--- Start ---

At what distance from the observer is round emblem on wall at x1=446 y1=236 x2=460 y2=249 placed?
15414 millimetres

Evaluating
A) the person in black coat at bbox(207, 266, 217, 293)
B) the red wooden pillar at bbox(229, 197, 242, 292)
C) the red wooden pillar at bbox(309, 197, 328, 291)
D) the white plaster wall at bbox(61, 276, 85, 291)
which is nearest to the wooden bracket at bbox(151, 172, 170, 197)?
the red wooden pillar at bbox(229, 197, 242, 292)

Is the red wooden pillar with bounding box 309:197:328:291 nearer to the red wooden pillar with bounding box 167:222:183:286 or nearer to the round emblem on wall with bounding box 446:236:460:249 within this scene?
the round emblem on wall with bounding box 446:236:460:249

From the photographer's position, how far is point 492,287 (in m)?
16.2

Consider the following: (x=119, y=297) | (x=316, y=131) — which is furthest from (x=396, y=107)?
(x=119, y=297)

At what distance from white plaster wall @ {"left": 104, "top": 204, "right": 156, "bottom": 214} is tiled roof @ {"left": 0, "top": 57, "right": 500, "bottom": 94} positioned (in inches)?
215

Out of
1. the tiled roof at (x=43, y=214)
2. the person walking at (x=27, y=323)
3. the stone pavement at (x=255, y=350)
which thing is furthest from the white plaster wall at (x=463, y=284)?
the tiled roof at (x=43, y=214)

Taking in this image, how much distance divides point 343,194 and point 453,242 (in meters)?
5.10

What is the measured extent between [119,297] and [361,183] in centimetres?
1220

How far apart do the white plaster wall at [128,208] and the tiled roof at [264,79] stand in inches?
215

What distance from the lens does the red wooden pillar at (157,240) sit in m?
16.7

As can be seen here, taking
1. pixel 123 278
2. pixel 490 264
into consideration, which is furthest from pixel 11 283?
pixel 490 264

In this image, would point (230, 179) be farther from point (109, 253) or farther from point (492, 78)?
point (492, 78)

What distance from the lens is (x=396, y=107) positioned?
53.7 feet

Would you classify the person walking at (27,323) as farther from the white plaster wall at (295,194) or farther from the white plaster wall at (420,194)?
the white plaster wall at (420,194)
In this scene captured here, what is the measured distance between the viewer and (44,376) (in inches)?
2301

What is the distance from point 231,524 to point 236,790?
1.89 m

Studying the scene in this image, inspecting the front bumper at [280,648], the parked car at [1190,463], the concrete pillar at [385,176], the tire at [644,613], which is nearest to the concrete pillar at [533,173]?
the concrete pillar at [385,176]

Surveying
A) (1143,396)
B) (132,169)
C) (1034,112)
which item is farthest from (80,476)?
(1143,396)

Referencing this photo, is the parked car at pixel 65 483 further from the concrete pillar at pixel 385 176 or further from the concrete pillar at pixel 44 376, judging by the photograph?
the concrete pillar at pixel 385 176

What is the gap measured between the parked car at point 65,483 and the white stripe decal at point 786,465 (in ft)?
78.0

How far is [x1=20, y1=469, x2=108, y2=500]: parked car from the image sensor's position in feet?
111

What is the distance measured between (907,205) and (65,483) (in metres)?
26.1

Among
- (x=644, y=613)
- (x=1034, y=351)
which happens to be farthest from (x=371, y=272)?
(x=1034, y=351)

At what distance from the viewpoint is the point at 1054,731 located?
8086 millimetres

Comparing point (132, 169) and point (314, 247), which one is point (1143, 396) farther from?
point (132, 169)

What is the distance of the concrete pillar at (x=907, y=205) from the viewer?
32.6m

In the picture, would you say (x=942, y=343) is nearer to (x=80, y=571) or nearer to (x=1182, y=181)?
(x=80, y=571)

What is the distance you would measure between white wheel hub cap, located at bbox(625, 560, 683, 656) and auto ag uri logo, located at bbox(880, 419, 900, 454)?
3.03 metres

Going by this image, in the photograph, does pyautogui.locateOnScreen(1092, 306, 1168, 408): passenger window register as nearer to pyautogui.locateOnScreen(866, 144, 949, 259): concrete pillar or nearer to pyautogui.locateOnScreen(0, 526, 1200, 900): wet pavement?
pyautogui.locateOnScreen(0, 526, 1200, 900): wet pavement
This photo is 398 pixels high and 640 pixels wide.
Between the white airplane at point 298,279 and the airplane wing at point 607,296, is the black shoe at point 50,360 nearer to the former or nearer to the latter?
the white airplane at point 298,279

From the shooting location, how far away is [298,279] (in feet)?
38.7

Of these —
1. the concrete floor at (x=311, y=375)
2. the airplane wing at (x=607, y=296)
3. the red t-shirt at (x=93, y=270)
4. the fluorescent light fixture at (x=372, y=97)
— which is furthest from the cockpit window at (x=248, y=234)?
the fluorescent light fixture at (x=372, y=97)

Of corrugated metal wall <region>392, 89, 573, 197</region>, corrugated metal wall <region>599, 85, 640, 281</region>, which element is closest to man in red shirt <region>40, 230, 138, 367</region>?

--- End ---

* WHAT TO DO
Copy out, without any change, the records from the line containing "This photo is" through the end of the records, including both the first and last lines.

* WORKED ANSWER
This photo is 398 pixels high and 640 pixels wide.
Between the white airplane at point 298,279 and the airplane wing at point 607,296, is the black shoe at point 50,360 nearer to the former or nearer to the latter?
the white airplane at point 298,279

From the shooting location, how far away is [298,279] (in feet)?
38.7

Of these —
1. the concrete floor at (x=311, y=375)
2. the airplane wing at (x=607, y=296)
3. the red t-shirt at (x=93, y=270)
4. the fluorescent light fixture at (x=372, y=97)
— which is furthest from the cockpit window at (x=248, y=234)?
the fluorescent light fixture at (x=372, y=97)

Of corrugated metal wall <region>392, 89, 573, 197</region>, corrugated metal wall <region>599, 85, 640, 281</region>, which element is closest to man in red shirt <region>40, 230, 138, 367</region>?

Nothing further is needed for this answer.